SUPPLIED MATERIAL —
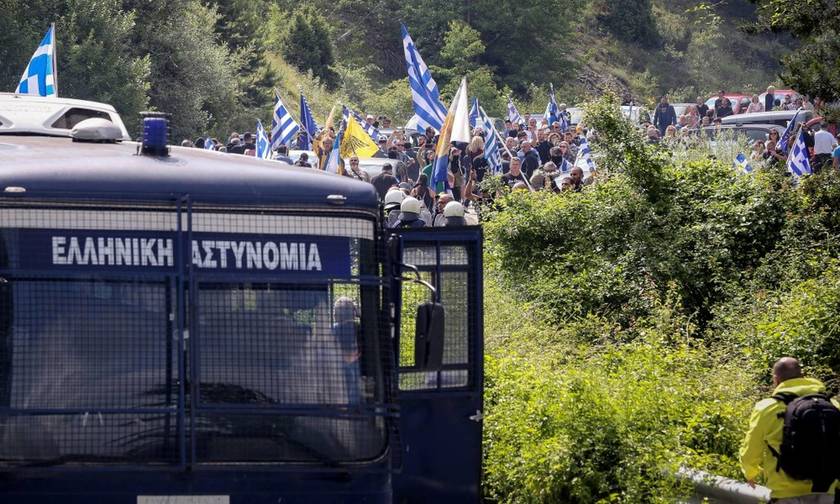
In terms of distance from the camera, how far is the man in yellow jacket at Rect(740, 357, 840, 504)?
25.8ft

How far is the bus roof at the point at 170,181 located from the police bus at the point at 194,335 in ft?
0.03

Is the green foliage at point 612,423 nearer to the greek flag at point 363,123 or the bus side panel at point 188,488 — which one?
the bus side panel at point 188,488

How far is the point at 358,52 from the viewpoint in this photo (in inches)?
2537

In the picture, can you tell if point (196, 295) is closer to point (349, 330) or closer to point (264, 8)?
point (349, 330)

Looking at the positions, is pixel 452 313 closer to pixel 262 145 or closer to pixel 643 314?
pixel 643 314

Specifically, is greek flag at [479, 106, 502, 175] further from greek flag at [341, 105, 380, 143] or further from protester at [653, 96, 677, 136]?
protester at [653, 96, 677, 136]

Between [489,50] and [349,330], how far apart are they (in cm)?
5736

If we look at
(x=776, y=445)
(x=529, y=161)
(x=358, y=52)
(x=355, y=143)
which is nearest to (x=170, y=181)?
(x=776, y=445)

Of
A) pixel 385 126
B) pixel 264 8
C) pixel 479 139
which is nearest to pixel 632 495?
pixel 479 139

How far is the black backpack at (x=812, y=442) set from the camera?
766cm

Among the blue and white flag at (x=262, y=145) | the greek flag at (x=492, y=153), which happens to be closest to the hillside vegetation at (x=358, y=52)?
the greek flag at (x=492, y=153)

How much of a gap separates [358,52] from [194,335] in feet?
193

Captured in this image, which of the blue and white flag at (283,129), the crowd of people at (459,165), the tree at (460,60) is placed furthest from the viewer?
the tree at (460,60)

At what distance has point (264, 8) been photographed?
62.0 metres
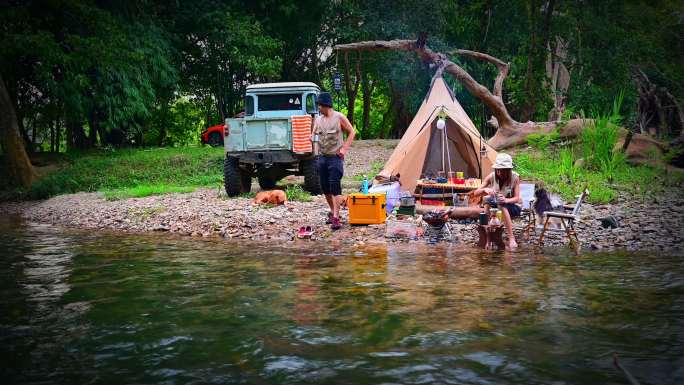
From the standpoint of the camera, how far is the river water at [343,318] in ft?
12.3

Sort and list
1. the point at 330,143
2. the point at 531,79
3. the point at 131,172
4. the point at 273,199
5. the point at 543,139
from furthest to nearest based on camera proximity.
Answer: the point at 531,79 → the point at 131,172 → the point at 543,139 → the point at 273,199 → the point at 330,143

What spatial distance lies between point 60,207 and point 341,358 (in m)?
11.0

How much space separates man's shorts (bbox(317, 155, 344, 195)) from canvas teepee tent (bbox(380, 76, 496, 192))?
2.67 meters

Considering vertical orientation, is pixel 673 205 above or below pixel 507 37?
below

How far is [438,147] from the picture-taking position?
41.2 feet

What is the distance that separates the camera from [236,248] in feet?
27.2

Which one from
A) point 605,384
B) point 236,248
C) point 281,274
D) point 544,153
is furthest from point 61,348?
point 544,153

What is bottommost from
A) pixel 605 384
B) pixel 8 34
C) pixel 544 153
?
pixel 605 384

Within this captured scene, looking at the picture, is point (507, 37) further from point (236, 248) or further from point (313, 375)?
point (313, 375)

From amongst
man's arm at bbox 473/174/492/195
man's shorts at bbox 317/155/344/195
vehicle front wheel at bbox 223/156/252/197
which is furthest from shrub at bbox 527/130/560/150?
man's shorts at bbox 317/155/344/195

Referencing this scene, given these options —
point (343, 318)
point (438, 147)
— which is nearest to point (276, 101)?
point (438, 147)

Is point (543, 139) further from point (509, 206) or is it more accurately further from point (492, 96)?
point (509, 206)

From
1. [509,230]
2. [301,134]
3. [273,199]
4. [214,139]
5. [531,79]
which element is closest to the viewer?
[509,230]

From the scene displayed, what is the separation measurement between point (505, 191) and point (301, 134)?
487 cm
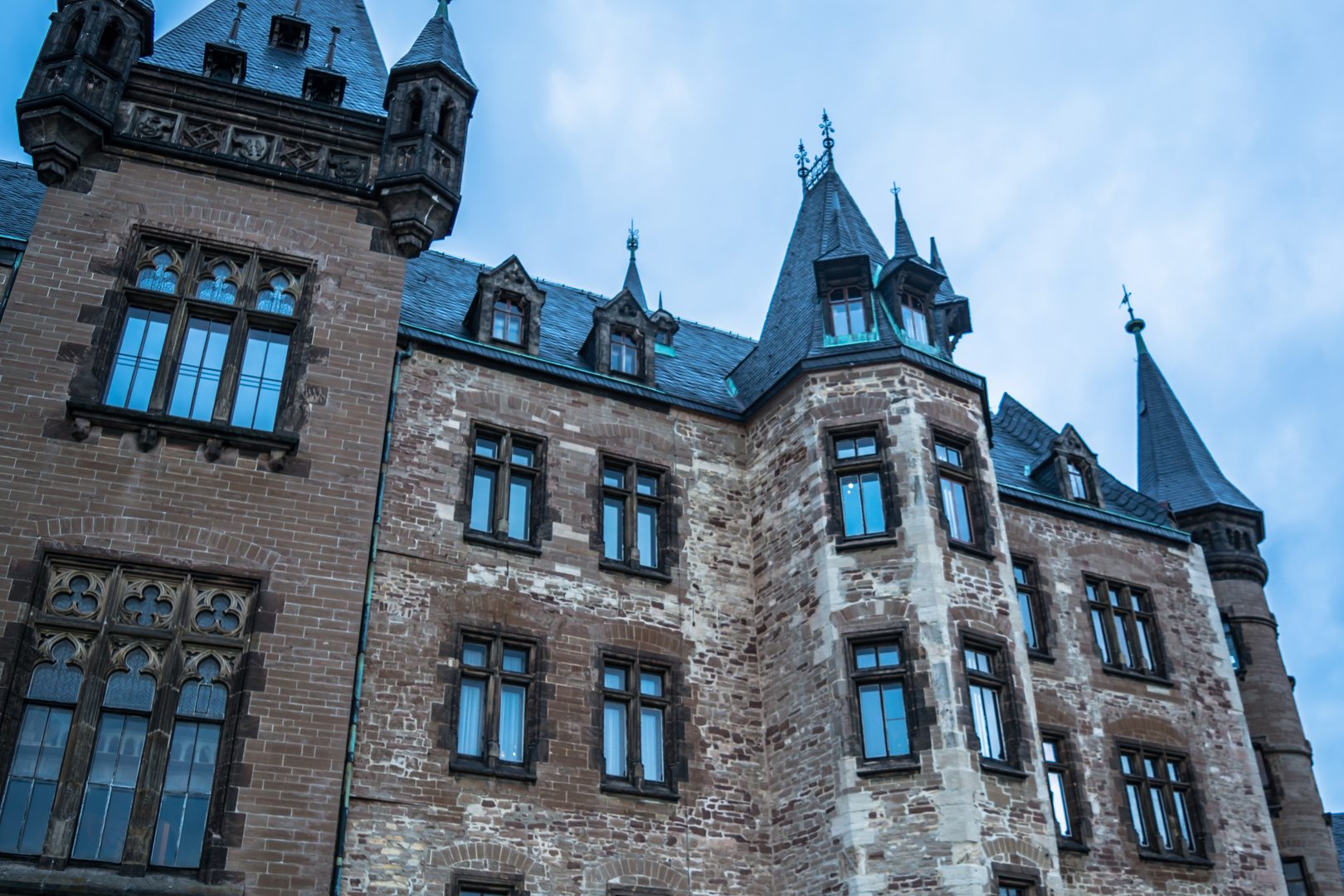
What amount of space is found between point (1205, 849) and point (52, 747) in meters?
17.1

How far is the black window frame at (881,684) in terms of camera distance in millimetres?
15797

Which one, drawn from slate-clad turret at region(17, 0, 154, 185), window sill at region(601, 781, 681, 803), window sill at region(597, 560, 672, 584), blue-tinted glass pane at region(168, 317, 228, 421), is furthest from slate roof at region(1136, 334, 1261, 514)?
slate-clad turret at region(17, 0, 154, 185)

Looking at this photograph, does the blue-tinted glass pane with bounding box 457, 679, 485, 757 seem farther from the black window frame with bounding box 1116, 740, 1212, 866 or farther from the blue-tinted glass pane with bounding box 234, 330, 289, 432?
the black window frame with bounding box 1116, 740, 1212, 866

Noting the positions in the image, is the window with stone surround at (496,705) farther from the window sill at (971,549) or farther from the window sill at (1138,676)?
the window sill at (1138,676)

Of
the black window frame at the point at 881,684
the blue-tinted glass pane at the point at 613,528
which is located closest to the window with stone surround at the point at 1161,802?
the black window frame at the point at 881,684

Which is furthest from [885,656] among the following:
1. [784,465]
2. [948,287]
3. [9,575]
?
[9,575]

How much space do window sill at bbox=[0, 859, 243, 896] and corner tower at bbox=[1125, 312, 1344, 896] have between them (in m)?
19.3

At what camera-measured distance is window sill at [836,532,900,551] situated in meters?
17.4

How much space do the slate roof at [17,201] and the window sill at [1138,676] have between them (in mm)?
18071

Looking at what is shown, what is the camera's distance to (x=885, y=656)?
16.8m

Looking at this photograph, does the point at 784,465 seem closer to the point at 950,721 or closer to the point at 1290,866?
the point at 950,721

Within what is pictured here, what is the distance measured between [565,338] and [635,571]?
522cm

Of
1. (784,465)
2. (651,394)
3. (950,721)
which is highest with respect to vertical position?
(651,394)

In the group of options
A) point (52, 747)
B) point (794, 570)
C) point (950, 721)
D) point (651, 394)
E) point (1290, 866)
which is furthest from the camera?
point (1290, 866)
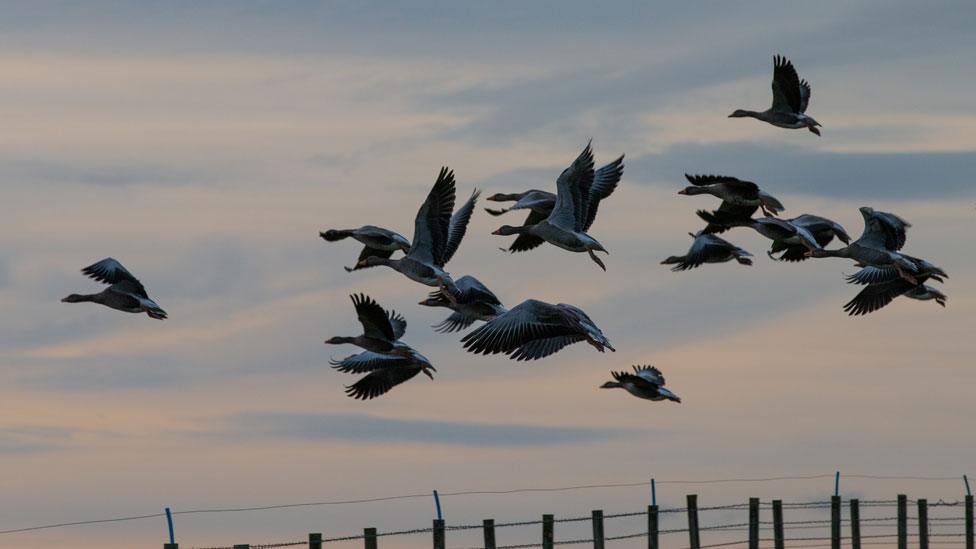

OBJECTIVE —
Copy every line of the records above that contains the string "roof".

RESULT OF THIS TASK —
How far is the bus roof at the point at 170,181 located from the police bus at the point at 194,335 in ft?
Which one, drawn from slate-clad turret at region(17, 0, 154, 185), window sill at region(601, 781, 681, 803), window sill at region(597, 560, 672, 584), blue-tinted glass pane at region(168, 317, 228, 421), is furthest from slate roof at region(1136, 334, 1261, 514)?
How much space do the slate roof at [17,201] and the window sill at [1138,676] have between them (in mm)?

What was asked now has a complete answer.